3. Indiana Pacers: The Pacers rate this high, in terms of playing in Kevlar uniforms, because they have done it. Losing All-Star guard Victor Oladipo to a ruptured right quadriceps tendon last January should have sent them into a death spiral. But they bucked up well, managing a 16-19 record over the final three months to finish 48-34 and grab the East’s fifth seed. More telling, when Oladipo was hurt for three weeks earlier in the season, Indiana went 7-4. He remains their best player under contract, someone they’ll have to do without for a while now.
4. Philadelphia 76ers: The Sixers’ plan has been to plant enough stars in its lineup that the loss of one wouldn’t really matter. They’re not quite that bulletproof, but the on-time development of center Joel Embiid and guard Ben Simmons, added to the consistency of Tobias Harris, suggests an injury to any of them would be less traumatic than in the past.

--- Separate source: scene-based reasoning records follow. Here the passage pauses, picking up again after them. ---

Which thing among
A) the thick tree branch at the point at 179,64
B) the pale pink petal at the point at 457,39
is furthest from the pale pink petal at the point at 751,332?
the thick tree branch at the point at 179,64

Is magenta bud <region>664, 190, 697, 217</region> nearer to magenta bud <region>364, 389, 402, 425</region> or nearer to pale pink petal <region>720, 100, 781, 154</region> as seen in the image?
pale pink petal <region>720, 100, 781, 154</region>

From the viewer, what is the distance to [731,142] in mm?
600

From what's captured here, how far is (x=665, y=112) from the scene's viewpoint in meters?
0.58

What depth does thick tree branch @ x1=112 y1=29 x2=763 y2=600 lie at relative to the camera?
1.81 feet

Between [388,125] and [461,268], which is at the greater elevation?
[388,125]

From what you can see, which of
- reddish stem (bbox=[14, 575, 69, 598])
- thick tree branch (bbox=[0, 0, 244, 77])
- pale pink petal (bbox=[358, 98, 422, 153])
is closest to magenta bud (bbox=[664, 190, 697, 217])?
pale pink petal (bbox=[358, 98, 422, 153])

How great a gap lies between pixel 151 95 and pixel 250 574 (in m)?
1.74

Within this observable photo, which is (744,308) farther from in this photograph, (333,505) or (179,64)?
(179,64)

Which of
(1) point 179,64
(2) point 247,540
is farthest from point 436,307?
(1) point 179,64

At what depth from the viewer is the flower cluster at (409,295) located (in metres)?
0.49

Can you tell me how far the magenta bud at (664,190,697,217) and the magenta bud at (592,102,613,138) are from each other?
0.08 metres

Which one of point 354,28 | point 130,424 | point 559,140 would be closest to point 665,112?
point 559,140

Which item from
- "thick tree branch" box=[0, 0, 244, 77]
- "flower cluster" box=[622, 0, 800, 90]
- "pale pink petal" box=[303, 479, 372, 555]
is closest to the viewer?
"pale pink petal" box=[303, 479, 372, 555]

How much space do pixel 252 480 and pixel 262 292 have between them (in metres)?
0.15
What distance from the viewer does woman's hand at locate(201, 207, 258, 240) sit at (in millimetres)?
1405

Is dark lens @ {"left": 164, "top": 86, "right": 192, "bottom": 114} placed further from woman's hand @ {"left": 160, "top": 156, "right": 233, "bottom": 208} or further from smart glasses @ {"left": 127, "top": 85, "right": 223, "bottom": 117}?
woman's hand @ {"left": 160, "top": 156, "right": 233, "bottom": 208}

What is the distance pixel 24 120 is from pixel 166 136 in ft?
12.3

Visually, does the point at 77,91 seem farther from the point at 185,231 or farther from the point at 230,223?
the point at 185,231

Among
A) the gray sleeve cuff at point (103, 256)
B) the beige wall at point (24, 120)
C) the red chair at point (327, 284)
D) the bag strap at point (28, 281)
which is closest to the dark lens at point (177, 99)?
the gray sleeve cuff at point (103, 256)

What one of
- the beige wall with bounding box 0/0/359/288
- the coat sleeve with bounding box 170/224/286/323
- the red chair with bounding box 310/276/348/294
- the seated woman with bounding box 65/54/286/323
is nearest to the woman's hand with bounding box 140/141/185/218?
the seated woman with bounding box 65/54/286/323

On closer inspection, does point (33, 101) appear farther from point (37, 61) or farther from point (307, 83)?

Even as recently as last season, the 51-31 Sixers were 8-10 when Embiid missed games and 1-2 with Simmons out. With so many stellar tandems dotting the NBA landscape, Philadelphia arguably has the best Big Three, and that depth of stars might matter.

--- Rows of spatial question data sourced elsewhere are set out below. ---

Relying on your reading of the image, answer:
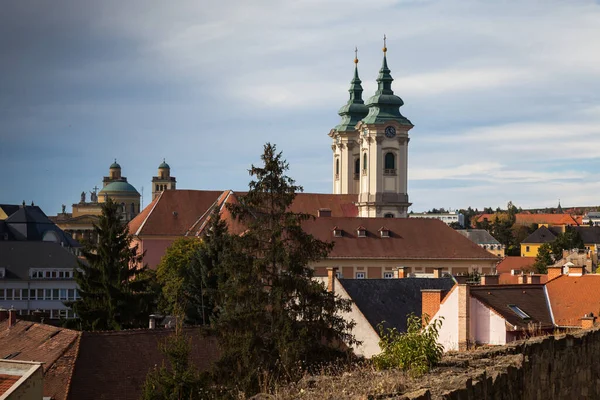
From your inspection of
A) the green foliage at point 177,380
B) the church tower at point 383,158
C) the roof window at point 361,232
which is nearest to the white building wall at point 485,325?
the green foliage at point 177,380

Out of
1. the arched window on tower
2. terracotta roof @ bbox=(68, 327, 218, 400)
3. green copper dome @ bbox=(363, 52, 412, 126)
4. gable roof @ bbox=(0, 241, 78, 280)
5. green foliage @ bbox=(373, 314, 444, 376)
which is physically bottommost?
terracotta roof @ bbox=(68, 327, 218, 400)

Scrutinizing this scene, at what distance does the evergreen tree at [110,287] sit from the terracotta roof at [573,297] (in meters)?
18.8

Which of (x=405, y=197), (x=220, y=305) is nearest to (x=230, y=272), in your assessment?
(x=220, y=305)

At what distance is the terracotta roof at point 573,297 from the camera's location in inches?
1182

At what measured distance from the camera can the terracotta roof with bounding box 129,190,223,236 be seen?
90812 millimetres

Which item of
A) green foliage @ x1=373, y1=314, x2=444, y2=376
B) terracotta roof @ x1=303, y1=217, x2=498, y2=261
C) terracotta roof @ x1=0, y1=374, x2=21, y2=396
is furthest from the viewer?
terracotta roof @ x1=303, y1=217, x2=498, y2=261

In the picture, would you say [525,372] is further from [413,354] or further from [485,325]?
[485,325]

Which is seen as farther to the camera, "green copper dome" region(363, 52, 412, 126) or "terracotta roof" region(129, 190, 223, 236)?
"green copper dome" region(363, 52, 412, 126)

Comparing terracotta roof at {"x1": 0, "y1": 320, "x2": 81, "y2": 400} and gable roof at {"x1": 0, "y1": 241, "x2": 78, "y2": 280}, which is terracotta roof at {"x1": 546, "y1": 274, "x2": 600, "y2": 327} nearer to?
terracotta roof at {"x1": 0, "y1": 320, "x2": 81, "y2": 400}

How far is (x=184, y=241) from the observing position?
77562mm

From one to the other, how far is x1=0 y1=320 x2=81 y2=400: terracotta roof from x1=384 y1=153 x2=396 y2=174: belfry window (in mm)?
67851

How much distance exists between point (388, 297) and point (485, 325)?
1025cm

5. Portland Trail Blazers: Not to downplay point guard Damian Lillard’s importance -- or, for that matter, his reliability (Lillard has played in 541 of 574 career games). This is more a testament to GM Neil Olshey’s resourcefulness and coach Terry Stotts’ resiliency in steering the Blazers through setbacks and allegedly dashed expectations in the past. They’ve been able to shape-shift Portland to emphasize other styles and traits as needed. After losing center Jusuf Nurkic two weeks before the 2019 playoffs, the Blazers finished 8-2 and reached the West finals. In Anfernee Simons, they added another dynamic backcourt player to team with either Lillard or C.J. McCollum.